Budapest is sometimes called: the City of Spas. This term is quite accurate, and you can find dozens of thermal baths in Budapest.
When reading other blogs and websites, it sometimes feels as if there are only 2 or 3 spa baths in Budapest, but that’s definitely not the case. There are plenty of choices and there is absolutely no need the visit only the most popular ones around when visiting Budapest for a few days!
Some of these thermal baths are extremely busy and popular, while others are actually hidden wellness gems.
Depending on what you want and need, different bathhouses can be a match for your wellness wishes.
In this article, we provide you with a wide range of options when it comes to choosing your ultimate Budapest hot springs experience. We’ll sum up the various spa baths in Budapest, the admission fee, the crowds, and the address.
All of these factors are important when deciding where you want to go and relax!
Have a look at the map below to find the different Budapest baths.
Széchenyi Thermal Spa - Grandeur in Budapest
The thermal spa complex of Széchenyi is the largest and most visited in the entire city. These famous baths are extremely popular and thus: busy!
But they’re also among the largest spa complexes in Europe, so even though it might be busy, there’s loads of space to accommodate all of the visitors.
This wellness spa is located in the city park near Heroes Square and Vajdahunyad Castle
In 1881, the underground natural hot spring below Széchenyi was first used. The first version of the actual spa house was built in 1913 and eventually finished in 1999.
Széchenyi Baths are natural, medicinal hot pools which contain loads of minerals and other healing components.
Széchenyi Thermal baths are for a mixed audience all the time.
Each Saturday, legendary parties are held in the pools of Széchenyi. This Turkish bath is currently the only place where you can attend a memorable thermal bath party.
What’s so special about Szechenyi
These are the largest Budapest baths and among the largest in Europe.
This one of the younger baths. It is built in Neo-Baroque and Neo-Renaissance style in order to impress!
There’s a rooftop Palm House you can access for an extra fee.
Practical information Széchenyi
Gellért Bath House - Popular thermal spa in Budapest
While Szechenyi might be the largest and most majestic, Gellért Baths are definitely the most beautiful.
Gellért Thermal Baths in Budapest are located at Gellért Hill.
When it comes to popularity and crowds, Gellért is right on top of the list, together with Szechenyi and Rudas.
The Gellért spa house was built in 1918, long before Budapest got the title of Spa City. These thermal baths have always been very popular amongst locals and visitors.

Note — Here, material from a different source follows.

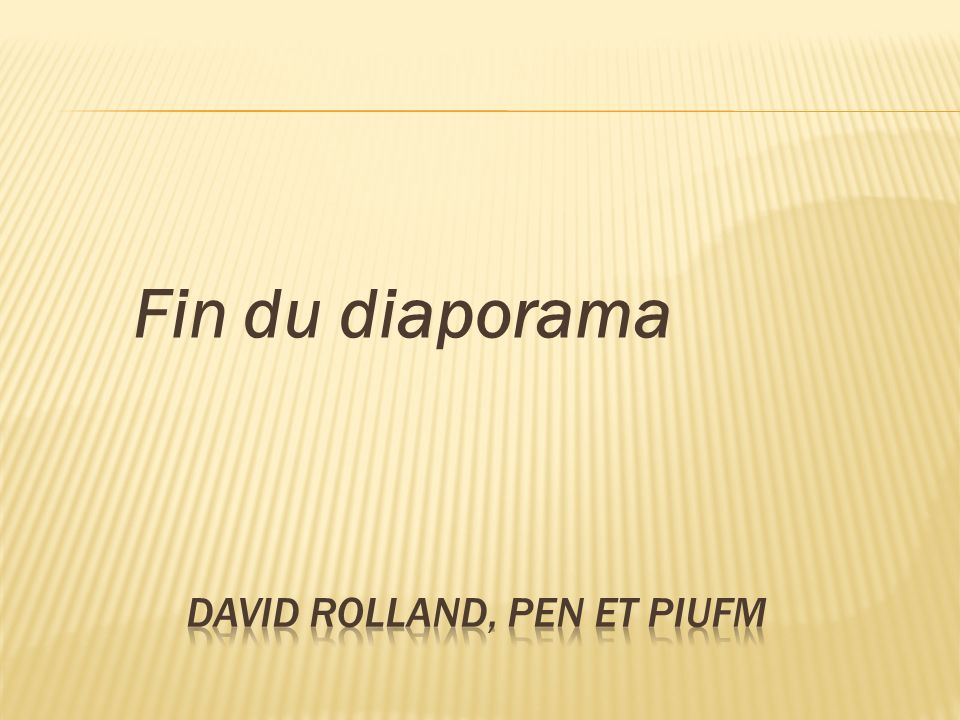 David Rolland, pEN et PIUFM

These pools are open to women, as well as men, all day, every day.
There used to be occasional parties at Gellért baths, but at this time, all parties are at Szechenyi baths and no longer in Gellért.
What’s so special about Gellért
The chambers in this thermal spa are beautifully decorated with different shades of blue tiles… bottom to top.
So, Gellert baths resemble a Turkish bath the most!
Practical information Gellert Baths
Rudas Baths - Thermal spa mostly for men
Number 3: Rudas bath is the third in row of super popular Turkish baths in Budapest.
Rudas bath house was built in the Ottoman period and was renovated for current use. It was first built in the 16th century and reconstructed in 2004.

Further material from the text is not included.